(Data items)
______

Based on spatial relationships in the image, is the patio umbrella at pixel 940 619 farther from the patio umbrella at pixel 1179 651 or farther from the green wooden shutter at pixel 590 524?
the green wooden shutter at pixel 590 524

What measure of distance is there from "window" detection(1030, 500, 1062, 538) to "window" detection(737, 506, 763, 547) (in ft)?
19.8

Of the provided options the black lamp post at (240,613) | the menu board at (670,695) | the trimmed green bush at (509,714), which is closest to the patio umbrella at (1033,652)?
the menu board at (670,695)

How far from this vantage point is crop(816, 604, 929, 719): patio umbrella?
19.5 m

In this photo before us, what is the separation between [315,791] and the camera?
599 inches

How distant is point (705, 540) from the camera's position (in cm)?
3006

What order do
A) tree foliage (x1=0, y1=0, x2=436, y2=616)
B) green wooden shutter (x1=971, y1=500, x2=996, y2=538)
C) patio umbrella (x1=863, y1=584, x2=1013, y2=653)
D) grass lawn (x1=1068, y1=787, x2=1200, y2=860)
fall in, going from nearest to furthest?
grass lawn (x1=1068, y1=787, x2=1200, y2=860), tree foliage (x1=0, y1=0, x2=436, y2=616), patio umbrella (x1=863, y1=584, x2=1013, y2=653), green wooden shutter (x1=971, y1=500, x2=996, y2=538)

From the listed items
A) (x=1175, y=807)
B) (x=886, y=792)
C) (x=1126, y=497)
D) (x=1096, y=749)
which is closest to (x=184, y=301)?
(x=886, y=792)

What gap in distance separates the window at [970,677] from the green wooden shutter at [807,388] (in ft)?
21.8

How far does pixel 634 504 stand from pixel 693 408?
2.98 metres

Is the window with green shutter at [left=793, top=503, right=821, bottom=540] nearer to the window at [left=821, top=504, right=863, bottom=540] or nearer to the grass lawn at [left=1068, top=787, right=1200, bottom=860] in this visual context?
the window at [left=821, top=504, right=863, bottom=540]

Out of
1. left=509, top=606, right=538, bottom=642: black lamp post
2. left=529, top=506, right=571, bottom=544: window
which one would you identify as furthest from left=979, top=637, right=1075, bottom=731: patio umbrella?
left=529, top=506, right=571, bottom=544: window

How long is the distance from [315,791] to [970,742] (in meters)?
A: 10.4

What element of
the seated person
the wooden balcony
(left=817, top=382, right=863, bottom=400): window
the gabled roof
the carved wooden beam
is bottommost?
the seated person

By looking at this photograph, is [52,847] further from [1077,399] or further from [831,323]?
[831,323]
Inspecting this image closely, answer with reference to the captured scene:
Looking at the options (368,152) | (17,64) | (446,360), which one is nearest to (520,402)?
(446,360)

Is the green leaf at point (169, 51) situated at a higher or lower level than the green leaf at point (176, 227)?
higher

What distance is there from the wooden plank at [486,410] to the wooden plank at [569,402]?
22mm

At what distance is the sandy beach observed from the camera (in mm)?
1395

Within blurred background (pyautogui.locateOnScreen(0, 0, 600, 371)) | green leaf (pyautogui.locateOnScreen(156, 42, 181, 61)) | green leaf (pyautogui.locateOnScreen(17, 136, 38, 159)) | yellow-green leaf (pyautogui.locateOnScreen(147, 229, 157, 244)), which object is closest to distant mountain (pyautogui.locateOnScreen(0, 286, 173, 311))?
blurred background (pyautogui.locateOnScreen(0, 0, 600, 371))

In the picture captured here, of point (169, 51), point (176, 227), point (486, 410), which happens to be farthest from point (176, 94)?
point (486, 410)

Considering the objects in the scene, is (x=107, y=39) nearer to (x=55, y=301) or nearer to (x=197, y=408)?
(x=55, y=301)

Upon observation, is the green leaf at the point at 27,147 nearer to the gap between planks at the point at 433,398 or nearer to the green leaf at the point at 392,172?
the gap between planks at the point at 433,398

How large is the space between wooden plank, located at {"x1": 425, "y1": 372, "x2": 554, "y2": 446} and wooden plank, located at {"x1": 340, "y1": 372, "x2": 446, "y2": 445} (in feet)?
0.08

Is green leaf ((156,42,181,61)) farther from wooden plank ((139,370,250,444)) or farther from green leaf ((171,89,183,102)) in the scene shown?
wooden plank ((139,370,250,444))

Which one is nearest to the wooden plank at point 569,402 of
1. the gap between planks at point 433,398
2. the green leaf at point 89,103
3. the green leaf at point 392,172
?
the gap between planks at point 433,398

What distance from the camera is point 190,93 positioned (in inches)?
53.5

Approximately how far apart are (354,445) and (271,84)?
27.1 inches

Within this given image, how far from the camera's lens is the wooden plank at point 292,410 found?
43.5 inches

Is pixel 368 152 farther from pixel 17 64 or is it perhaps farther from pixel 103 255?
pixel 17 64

______

• The task: Set down the listing in full, keeping every word exactly as it is.

• Finished task:
Based on spatial relationships in the image, is the patio umbrella at pixel 940 619 farther from the patio umbrella at pixel 1179 651 or farther from the green wooden shutter at pixel 590 524?
the green wooden shutter at pixel 590 524

What measure of distance is there from "window" detection(1030, 500, 1062, 538) to "window" detection(737, 506, 763, 547) (in ft)?
19.8

Of the provided options the black lamp post at (240,613) | the menu board at (670,695) | the trimmed green bush at (509,714), which is closest to the patio umbrella at (1033,652)?
the menu board at (670,695)

How far from this vantage point is crop(816, 604, 929, 719): patio umbrella?
19.5 m

In this photo before us, what is the separation between [315,791] and the camera?
599 inches

How distant is point (705, 540) from the camera's position (in cm)?
3006

What order do
A) tree foliage (x1=0, y1=0, x2=436, y2=616)
B) green wooden shutter (x1=971, y1=500, x2=996, y2=538)
C) patio umbrella (x1=863, y1=584, x2=1013, y2=653)
D) grass lawn (x1=1068, y1=787, x2=1200, y2=860)
fall in, going from nearest to furthest?
grass lawn (x1=1068, y1=787, x2=1200, y2=860), tree foliage (x1=0, y1=0, x2=436, y2=616), patio umbrella (x1=863, y1=584, x2=1013, y2=653), green wooden shutter (x1=971, y1=500, x2=996, y2=538)

From the listed items
A) (x=1175, y=807)
B) (x=886, y=792)
C) (x=1126, y=497)
D) (x=1096, y=749)
which is closest to (x=184, y=301)?
(x=886, y=792)

What gap in distance separates the window at [970,677] from the green wooden shutter at [807,388] (in ft)?
21.8

How far does pixel 634 504 stand from pixel 693 408?
2.98 metres

Is the window with green shutter at [left=793, top=503, right=821, bottom=540] nearer to the window at [left=821, top=504, right=863, bottom=540] or nearer to the grass lawn at [left=1068, top=787, right=1200, bottom=860] in this visual context?
the window at [left=821, top=504, right=863, bottom=540]

Out of
1. left=509, top=606, right=538, bottom=642: black lamp post
2. left=529, top=506, right=571, bottom=544: window
which one would you identify as furthest from left=979, top=637, right=1075, bottom=731: patio umbrella?
left=529, top=506, right=571, bottom=544: window

How long is the distance from [315,791] to [970,742] (in meters)?
A: 10.4

What element of
the seated person
the wooden balcony
(left=817, top=382, right=863, bottom=400): window
the gabled roof
the carved wooden beam
is bottommost?
the seated person

By looking at this photograph, is [52,847] further from [1077,399] or further from [831,323]?
[831,323]
Inspecting this image closely, answer with reference to the captured scene:
Looking at the options (368,152) | (17,64) | (446,360), which one is nearest to (520,402)?
(446,360)

Is the green leaf at point (169, 51) situated at a higher or lower level than the green leaf at point (176, 227)?
higher

What distance is there from the wooden plank at [486,410] to the wooden plank at [569,402]?
22mm

At what distance is the sandy beach observed from the camera (in mm)?
1395

Within blurred background (pyautogui.locateOnScreen(0, 0, 600, 371)) | green leaf (pyautogui.locateOnScreen(156, 42, 181, 61)) | green leaf (pyautogui.locateOnScreen(17, 136, 38, 159)) | yellow-green leaf (pyautogui.locateOnScreen(147, 229, 157, 244)), which object is closest to distant mountain (pyautogui.locateOnScreen(0, 286, 173, 311))?
blurred background (pyautogui.locateOnScreen(0, 0, 600, 371))

In the picture captured here, of point (169, 51), point (176, 227), point (486, 410), which happens to be farthest from point (176, 94)?
point (486, 410)

Considering the objects in the scene, is (x=107, y=39) nearer to (x=55, y=301) or nearer to (x=197, y=408)?
(x=55, y=301)

Upon observation, is the green leaf at the point at 27,147 nearer to the gap between planks at the point at 433,398 or nearer to the green leaf at the point at 392,172?
the gap between planks at the point at 433,398

How large is the space between wooden plank, located at {"x1": 425, "y1": 372, "x2": 554, "y2": 446} and wooden plank, located at {"x1": 340, "y1": 372, "x2": 446, "y2": 445} (in feet)?
0.08

Is green leaf ((156,42,181,61)) farther from wooden plank ((139,370,250,444)) or farther from green leaf ((171,89,183,102)) in the scene shown?
wooden plank ((139,370,250,444))

Which one is nearest to the wooden plank at point 569,402 of
1. the gap between planks at point 433,398
2. the green leaf at point 89,103
3. the green leaf at point 392,172
?
the gap between planks at point 433,398

What distance from the camera is point 190,93 positioned (in inches)?
53.5

Approximately how far apart are (354,445) and (271,84)?
27.1 inches

Within this given image, how far from the camera's lens is the wooden plank at point 292,410 found?
43.5 inches

Is pixel 368 152 farther from pixel 17 64 or is it perhaps farther from pixel 103 255?
pixel 17 64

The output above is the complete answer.